アメリカのオバマケアに反対する人たちも、『毎月の保険料負担』が重く感じるというだけではなく、保険料を負担してもそれに見合う受給が数十年間は受けられないと予測できる若年層(低所得層・失業層)が中心であり、課税所得の10%以上を負担するような公的負担は、(現時点で若くて特別な持病がない人にとっては)安心感以上に重税感を感じさせるものになる。

いつ怪我をしたり病気になるか分からないというリスクに保険は備えられるが、毎月の生活費にそれほどの余裕がない層にとっては、所得の10%前後にもなる強制的な負担増がやはりデメリットに感じられやすく、財政難の現状を考えれば『自分が一番医療が必要な年代』になると負担が上がって給付が下がるリスク(それまでの保険費の払い損の感覚)もある。

日本でも保険料未納で『資格証明証(これ自体は3割負担で済む保険証として機能しない)』を発行されて、実質的に無保険状態に陥っている人が、国保では20%近くもいると言われており、『国民皆保険』のシステムは低所得層・無職者層の末端から既に壊れかけているという見方も為されている。

消費税増税による医療制度充実の一貫として、厚生労働省は特定疾患の難病助成制度の事業費を500億円積みまして、助成対象として認定する難病(特定疾患)の種類を増やし助成範囲を広めるのだという。
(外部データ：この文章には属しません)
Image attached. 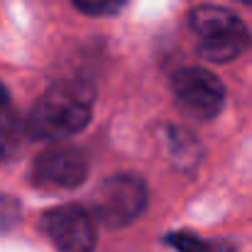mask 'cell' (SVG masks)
Returning a JSON list of instances; mask_svg holds the SVG:
<instances>
[{"mask_svg":"<svg viewBox=\"0 0 252 252\" xmlns=\"http://www.w3.org/2000/svg\"><path fill=\"white\" fill-rule=\"evenodd\" d=\"M88 179L84 152L66 145L47 147L32 164V181L42 189H76Z\"/></svg>","mask_w":252,"mask_h":252,"instance_id":"cell-6","label":"cell"},{"mask_svg":"<svg viewBox=\"0 0 252 252\" xmlns=\"http://www.w3.org/2000/svg\"><path fill=\"white\" fill-rule=\"evenodd\" d=\"M167 243L174 245V250L179 252H213V245H208L193 233H174L167 238Z\"/></svg>","mask_w":252,"mask_h":252,"instance_id":"cell-8","label":"cell"},{"mask_svg":"<svg viewBox=\"0 0 252 252\" xmlns=\"http://www.w3.org/2000/svg\"><path fill=\"white\" fill-rule=\"evenodd\" d=\"M71 2L86 15L100 17V15H115L127 0H71Z\"/></svg>","mask_w":252,"mask_h":252,"instance_id":"cell-9","label":"cell"},{"mask_svg":"<svg viewBox=\"0 0 252 252\" xmlns=\"http://www.w3.org/2000/svg\"><path fill=\"white\" fill-rule=\"evenodd\" d=\"M245 2H250V5H252V0H245Z\"/></svg>","mask_w":252,"mask_h":252,"instance_id":"cell-11","label":"cell"},{"mask_svg":"<svg viewBox=\"0 0 252 252\" xmlns=\"http://www.w3.org/2000/svg\"><path fill=\"white\" fill-rule=\"evenodd\" d=\"M7 100H10V95H7V88L0 84V105H7Z\"/></svg>","mask_w":252,"mask_h":252,"instance_id":"cell-10","label":"cell"},{"mask_svg":"<svg viewBox=\"0 0 252 252\" xmlns=\"http://www.w3.org/2000/svg\"><path fill=\"white\" fill-rule=\"evenodd\" d=\"M27 135V123L10 105H0V159H12L22 150Z\"/></svg>","mask_w":252,"mask_h":252,"instance_id":"cell-7","label":"cell"},{"mask_svg":"<svg viewBox=\"0 0 252 252\" xmlns=\"http://www.w3.org/2000/svg\"><path fill=\"white\" fill-rule=\"evenodd\" d=\"M93 86L81 79L54 84L34 103L27 118V132L39 140H62L84 130L93 115Z\"/></svg>","mask_w":252,"mask_h":252,"instance_id":"cell-1","label":"cell"},{"mask_svg":"<svg viewBox=\"0 0 252 252\" xmlns=\"http://www.w3.org/2000/svg\"><path fill=\"white\" fill-rule=\"evenodd\" d=\"M42 228L62 252H93L98 245L95 223L81 206L49 208L42 216Z\"/></svg>","mask_w":252,"mask_h":252,"instance_id":"cell-5","label":"cell"},{"mask_svg":"<svg viewBox=\"0 0 252 252\" xmlns=\"http://www.w3.org/2000/svg\"><path fill=\"white\" fill-rule=\"evenodd\" d=\"M147 184L135 174H115L100 181L93 198V213L108 228L130 225L147 208Z\"/></svg>","mask_w":252,"mask_h":252,"instance_id":"cell-3","label":"cell"},{"mask_svg":"<svg viewBox=\"0 0 252 252\" xmlns=\"http://www.w3.org/2000/svg\"><path fill=\"white\" fill-rule=\"evenodd\" d=\"M189 27L196 37L198 54L216 64L238 59L250 47V30L245 22L220 5L193 7L189 15Z\"/></svg>","mask_w":252,"mask_h":252,"instance_id":"cell-2","label":"cell"},{"mask_svg":"<svg viewBox=\"0 0 252 252\" xmlns=\"http://www.w3.org/2000/svg\"><path fill=\"white\" fill-rule=\"evenodd\" d=\"M171 91H174L179 105L198 120L216 118L225 105V86H223V81L216 74H211L206 69H198V66L179 69L171 76Z\"/></svg>","mask_w":252,"mask_h":252,"instance_id":"cell-4","label":"cell"}]
</instances>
助成範囲を広める代わりに、それぞれの難病患者・家族に所得に応じた『薄い一定の負担増』をお願いするという趣旨を厚労省は遠そうとしたが、難病患者の会などの強い反対意見を受けて、現高水準の負担率を維持することに同意した。

難病助成の対象になるかどうかは、『疾患の難治度(治療の難しさ)・回復困難性・症状の重症度(自立困難性)』だけではなく、『患者数の少なさ・疾患の希少性』によって決められるので、ただ治りにくくて継続的に医療費がかかる慢性疾患の場合には、症状が重篤であっても助成制度の対象からは外されることが多い。

助成対象となった疾患であれば、月額2万円(年間24万円)が自己負担の上限額となり、安心して長期療養を受けやすい仕組みになっているが、助成対象でない場合には所得に応じて比較的高額の上限額(高額療養費)が設定されており、本人が無職や長期の通院・入院であることも多い事情を考えれば、家計に対する医療費負担は重くはなる。

治療研究促進や医療費節約のための『患者数の少なさ』だけに囚われず、症状の重症度や自立困難の度合いに応じた助成制度が望ましいと思うが、日本の医療制度や医療費高騰の問題点として『本当に医療が必要な患者か否かの区別』が曖昧になりやすく、居場所のない患者の社会的入院やクリニックに集まる人たちのサロン的用途、軽症者の頻繁な診療などがある。

軽症者・心理的要因による通院頻度の多さを改善したり(病院以外のコミュニティや話し場・集まる場の形成を進めたり)、買い薬によるセルフメディケーションを促進したりすることによって、症状の重症度の高い難病・慢性疾患の患者により多くのリソースを配分することができる可能性もあるが、今後、医療費が増加する情勢の中で『保険負担を多くすべき疾患・状態とそうでない疾患・状態の区別』が進むのではないかと見られる。